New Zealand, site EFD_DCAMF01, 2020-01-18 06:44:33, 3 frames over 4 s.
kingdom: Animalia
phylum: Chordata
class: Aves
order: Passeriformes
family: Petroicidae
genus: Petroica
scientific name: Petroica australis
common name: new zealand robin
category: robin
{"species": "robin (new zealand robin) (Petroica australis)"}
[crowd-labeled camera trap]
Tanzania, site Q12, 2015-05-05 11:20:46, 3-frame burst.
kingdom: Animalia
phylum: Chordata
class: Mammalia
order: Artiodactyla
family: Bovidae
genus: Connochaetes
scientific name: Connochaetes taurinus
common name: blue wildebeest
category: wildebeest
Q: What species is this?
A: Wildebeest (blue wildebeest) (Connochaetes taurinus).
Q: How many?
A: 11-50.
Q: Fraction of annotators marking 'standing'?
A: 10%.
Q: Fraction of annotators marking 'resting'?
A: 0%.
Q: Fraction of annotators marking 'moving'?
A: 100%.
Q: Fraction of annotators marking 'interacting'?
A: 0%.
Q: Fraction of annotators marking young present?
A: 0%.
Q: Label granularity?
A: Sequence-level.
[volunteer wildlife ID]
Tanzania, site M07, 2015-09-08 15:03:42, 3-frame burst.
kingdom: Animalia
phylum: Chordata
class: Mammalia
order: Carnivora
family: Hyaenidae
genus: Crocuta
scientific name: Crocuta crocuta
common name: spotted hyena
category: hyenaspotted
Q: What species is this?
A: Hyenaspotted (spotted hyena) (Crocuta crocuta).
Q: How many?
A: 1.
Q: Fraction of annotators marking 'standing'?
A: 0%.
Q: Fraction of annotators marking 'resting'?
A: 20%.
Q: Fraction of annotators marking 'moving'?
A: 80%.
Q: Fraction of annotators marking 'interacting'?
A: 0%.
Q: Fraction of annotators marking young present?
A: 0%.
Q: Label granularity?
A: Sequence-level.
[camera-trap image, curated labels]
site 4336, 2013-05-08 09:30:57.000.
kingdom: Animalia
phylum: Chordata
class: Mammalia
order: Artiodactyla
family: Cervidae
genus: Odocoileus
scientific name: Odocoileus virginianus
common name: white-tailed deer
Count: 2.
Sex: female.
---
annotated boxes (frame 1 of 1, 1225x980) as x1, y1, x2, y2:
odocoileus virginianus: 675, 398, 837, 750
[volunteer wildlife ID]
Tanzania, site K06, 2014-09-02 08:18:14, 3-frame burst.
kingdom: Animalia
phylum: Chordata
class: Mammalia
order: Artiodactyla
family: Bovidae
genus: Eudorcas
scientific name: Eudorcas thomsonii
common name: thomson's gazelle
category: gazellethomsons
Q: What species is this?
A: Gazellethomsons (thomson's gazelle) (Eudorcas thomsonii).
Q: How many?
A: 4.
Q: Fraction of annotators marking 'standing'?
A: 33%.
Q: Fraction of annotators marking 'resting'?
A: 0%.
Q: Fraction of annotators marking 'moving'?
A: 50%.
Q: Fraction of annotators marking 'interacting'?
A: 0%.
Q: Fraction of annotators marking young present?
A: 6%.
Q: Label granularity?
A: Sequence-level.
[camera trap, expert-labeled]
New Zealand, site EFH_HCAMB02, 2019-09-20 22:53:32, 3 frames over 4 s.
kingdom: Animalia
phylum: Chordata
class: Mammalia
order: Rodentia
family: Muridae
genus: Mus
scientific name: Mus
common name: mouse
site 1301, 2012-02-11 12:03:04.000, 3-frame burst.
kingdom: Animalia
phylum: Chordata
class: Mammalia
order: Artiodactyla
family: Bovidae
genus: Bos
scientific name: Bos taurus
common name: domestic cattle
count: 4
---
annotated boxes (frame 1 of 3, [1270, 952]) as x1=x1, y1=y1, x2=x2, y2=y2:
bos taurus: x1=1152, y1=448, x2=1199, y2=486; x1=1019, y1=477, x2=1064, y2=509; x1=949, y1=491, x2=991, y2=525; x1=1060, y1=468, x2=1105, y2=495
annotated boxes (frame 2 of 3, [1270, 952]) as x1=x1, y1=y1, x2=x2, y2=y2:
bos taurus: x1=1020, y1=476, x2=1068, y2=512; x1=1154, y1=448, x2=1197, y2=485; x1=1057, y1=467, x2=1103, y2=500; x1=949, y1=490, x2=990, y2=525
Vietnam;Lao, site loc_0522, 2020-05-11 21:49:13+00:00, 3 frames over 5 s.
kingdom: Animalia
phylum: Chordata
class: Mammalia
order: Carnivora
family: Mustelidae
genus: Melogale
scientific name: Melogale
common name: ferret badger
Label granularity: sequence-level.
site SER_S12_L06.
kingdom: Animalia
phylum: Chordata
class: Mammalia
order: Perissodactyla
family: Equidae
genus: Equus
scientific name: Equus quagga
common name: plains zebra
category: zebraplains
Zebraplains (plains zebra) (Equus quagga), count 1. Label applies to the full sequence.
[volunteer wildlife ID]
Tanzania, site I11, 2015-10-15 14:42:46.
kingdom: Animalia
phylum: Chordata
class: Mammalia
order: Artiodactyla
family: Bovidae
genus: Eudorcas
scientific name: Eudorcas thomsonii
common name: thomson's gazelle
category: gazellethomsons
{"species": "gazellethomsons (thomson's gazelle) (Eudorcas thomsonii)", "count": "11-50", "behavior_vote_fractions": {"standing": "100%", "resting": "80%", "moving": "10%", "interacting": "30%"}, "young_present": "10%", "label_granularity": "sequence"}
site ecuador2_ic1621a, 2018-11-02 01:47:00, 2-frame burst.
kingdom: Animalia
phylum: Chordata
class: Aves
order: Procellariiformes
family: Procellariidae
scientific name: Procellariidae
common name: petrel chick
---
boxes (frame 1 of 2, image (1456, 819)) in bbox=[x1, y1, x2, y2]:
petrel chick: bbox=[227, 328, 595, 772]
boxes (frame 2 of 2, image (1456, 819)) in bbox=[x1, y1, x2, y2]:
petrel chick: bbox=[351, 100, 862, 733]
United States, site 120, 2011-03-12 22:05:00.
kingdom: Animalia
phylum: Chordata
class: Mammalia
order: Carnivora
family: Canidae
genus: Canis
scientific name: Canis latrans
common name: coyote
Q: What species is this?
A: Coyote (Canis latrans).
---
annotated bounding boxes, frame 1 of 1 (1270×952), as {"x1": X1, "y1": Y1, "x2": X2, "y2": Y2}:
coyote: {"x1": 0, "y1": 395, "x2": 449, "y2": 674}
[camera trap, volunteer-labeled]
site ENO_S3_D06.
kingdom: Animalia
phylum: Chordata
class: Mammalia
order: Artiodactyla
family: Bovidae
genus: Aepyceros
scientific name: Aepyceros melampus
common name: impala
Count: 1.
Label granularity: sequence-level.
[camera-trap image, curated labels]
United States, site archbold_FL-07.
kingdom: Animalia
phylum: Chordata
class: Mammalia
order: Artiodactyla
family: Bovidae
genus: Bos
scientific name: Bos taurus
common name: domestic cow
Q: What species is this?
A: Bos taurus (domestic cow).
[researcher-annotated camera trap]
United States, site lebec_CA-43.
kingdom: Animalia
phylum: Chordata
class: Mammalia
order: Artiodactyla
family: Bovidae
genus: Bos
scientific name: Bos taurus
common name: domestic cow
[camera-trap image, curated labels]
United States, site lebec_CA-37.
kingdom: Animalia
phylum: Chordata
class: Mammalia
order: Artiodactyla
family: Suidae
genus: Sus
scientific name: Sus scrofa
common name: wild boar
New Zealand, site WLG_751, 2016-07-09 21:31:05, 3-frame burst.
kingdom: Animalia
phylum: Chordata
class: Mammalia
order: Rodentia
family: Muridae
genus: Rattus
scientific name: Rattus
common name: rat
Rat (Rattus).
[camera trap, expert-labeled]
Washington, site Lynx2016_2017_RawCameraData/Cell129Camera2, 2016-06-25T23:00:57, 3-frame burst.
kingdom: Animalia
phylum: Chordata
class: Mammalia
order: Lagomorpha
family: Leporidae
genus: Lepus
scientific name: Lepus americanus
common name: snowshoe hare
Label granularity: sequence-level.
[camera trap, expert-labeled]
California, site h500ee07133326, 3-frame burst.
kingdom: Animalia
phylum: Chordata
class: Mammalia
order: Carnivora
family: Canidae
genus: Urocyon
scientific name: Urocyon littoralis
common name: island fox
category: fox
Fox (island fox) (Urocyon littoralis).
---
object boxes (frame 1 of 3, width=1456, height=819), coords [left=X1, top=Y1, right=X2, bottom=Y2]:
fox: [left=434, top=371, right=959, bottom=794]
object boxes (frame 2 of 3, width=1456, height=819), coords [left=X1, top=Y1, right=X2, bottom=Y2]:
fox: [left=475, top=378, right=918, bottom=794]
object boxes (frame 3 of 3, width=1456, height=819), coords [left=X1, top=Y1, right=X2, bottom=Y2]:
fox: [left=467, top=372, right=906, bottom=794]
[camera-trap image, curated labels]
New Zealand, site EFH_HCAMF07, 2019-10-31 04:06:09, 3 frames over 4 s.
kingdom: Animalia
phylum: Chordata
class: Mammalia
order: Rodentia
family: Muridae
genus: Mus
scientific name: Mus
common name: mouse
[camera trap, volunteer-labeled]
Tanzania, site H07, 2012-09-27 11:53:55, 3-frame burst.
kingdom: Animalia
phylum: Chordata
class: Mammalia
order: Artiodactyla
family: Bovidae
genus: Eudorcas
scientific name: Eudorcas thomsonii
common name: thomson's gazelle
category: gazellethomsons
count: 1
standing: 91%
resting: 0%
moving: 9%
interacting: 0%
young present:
★ ★ ★ ★ ★ ★ ★
# WORK INSTRUCTIONS:
The line containing "category: robin" marks the end. Please print exactly every line from the top of the data to it, both included, and nothing more.

# YOUR SOLUTION:
New Zealand, site EFD_DCAMF01, 2020-01-18 06:44:33, 3 frames over 4 s.
kingdom: Animalia
phylum: Chordata
class: Aves
order: Passeriformes
family: Petroicidae
genus: Petroica
scientific name: Petroica australis
common name: new zealand robin
category: robin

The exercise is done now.